Les Filles d’Olfa

Autrice : Kaouther Ben Hania , née en 1977, est une réalisatrice et scénariste tunisienne. Après des études de cinéma, notamment à La Fémis, elle réalise quelques courts métrages puis plusieurs longs primés dans plusieurs festivals. Son film La Belle et la meute a été sélectionné dans Un certain regard à Cannes 2017, a obtenu le prix Lumières 2018 et a été présélectionné aux Oscars (voir la fiche du 21 octobre 2017). Les Filles d’Olfa, son sixième long métrage, a été sélectionné en compétition officielle à Cannes 2023 et y a reçu quatre prix, L’œil d’Or 2023, qui est le prix du documentaire, le Prix de la Citoyenneté, le Prix du Cinéma positif, ainsi qu’une mention du Prix François-Chalais récompensant un film voué aux valeurs du journalisme.
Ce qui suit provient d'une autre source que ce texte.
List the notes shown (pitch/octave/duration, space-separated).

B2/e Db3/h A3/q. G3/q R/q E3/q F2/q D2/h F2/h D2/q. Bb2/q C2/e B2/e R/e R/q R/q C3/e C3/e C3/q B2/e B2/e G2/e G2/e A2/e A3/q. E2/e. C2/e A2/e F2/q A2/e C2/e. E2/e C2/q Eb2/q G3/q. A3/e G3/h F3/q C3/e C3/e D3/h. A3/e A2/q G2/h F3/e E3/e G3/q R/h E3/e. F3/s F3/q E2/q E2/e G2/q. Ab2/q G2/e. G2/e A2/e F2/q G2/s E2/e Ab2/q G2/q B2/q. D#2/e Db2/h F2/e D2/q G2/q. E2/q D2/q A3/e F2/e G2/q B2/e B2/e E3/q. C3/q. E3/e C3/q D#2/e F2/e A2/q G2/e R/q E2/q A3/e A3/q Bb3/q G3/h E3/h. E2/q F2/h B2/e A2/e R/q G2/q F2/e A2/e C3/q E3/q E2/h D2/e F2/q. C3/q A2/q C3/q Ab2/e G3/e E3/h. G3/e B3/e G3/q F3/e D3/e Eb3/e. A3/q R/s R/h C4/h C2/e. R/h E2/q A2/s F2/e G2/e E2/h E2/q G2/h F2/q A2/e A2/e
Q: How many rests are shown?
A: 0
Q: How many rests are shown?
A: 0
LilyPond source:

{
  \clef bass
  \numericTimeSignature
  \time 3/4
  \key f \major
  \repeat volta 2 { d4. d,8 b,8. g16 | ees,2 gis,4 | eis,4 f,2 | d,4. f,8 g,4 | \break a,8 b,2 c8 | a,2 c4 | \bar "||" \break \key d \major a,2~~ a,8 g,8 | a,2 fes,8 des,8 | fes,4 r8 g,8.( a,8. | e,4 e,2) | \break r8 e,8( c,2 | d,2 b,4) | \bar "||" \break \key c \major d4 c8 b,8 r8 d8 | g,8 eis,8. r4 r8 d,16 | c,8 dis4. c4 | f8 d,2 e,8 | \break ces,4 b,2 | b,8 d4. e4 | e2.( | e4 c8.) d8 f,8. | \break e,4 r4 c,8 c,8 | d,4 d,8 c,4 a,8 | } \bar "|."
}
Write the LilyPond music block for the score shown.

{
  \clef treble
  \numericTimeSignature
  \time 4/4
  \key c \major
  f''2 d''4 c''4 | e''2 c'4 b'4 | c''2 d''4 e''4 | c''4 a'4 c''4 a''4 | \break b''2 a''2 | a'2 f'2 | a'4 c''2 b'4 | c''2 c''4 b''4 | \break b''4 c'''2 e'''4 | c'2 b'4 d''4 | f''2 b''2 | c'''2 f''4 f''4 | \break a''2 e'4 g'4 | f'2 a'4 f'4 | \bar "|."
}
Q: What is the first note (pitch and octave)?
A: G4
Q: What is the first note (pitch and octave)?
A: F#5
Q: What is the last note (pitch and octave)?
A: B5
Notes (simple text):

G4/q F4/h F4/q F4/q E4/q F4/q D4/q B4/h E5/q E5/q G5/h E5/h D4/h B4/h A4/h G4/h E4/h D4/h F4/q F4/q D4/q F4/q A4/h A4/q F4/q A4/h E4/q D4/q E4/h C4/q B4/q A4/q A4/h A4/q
Interprètes : Hend Sabri (Olfa) ; Olfa (elle-même) ; Eya et Tayssir Chikhaoui (elles-même, les deux dernières filles d’Olfa) ; Nour Karoui (une fille ainée d’Olfa) ; Ichraq Matar (l’autre fille ainée d’Olfa) ; Majd Mastoura (les hommes).

Résumé : Olfa est une tunisienne mère de quatre filles. Un jour, ses deux filles aînées disparaissent pour faire le djihad. Cette histoire a ému toute la Tunisie. Kaouther Ben Hania retrace cet épisode en y mélant de la fiction.

Analyse : Je ne peux revoir Les filles d’Olfa à moins de faire plusieurs kilomètres en voiture, ce que je ne ferai pas. Mais j’ai un souvenir très précis de ce film de la compétition cannoise. Un film intelligent, habile, très bien monté. La cinéaste part d’un fait réel pour en faire un documentaire, mais elle y mêle de la fiction d’abord en faisant appel à des actrices professionnelles pour jouer le rôle des deux absentes et ensuite pour doubler parfois le personnage de la mère. Pour ce voyage dans cette histoire intime elle met en place un dispositif de cinéma particulièrement original. Elle mêle des images d’archives et de plus, elle filme la réalisation du documentaire. Le film dans le film. Mais plus encore, elle inclut la réflexion sur le film dans sa mise en scène à l’image de Close-up d’Abbas Kiarostami, dont elle revendique l’influence. Un exercice d’équilibre parfaitement réussi. La réalisatrice aborde de nombreux sujets, la rébellion des adolescentes cause de choix radicaux, la sororité, mais spécialement, la transmission mère-fille des traumas vécus. Olfa reproduit sur ses filles la violence dont elle a été elle-même victime. Une très belle idée, les rôles masculins sont joués par le même acteur ; à un moment du film ce dernier veut arrêter le tournage quand il doit simuler le viol dont les deux dernières filles d’Olfa ont été victimes de la part de leur père. Mais les deux jeunes filles le ramènent sur le plateau, leur disant combien c’est important pour elles de revivre ces scènes ! Une réflexion sur le jeu des comédien.ne.s. L’actrice qui doit jouer Olfa réfléchit avec celle-ci sur son implication émotive dans son rôle. Un film habile, intelligent, émouvant, intéressant. Du cousu main ! À ne pas rater !

Ne ratez pas non plus Les Herbes sèches de Nuri Bilge Ceylan, film plus long (3h17), plus complexe, mais très intéressant comme la plupart des films de Ceylan, qui a obtenu le prix d’interprétation féminine pour Merve Dizdar dans le rôle de Nuray (voir mon commentaire du Festival de Cannes 19 mai 2023).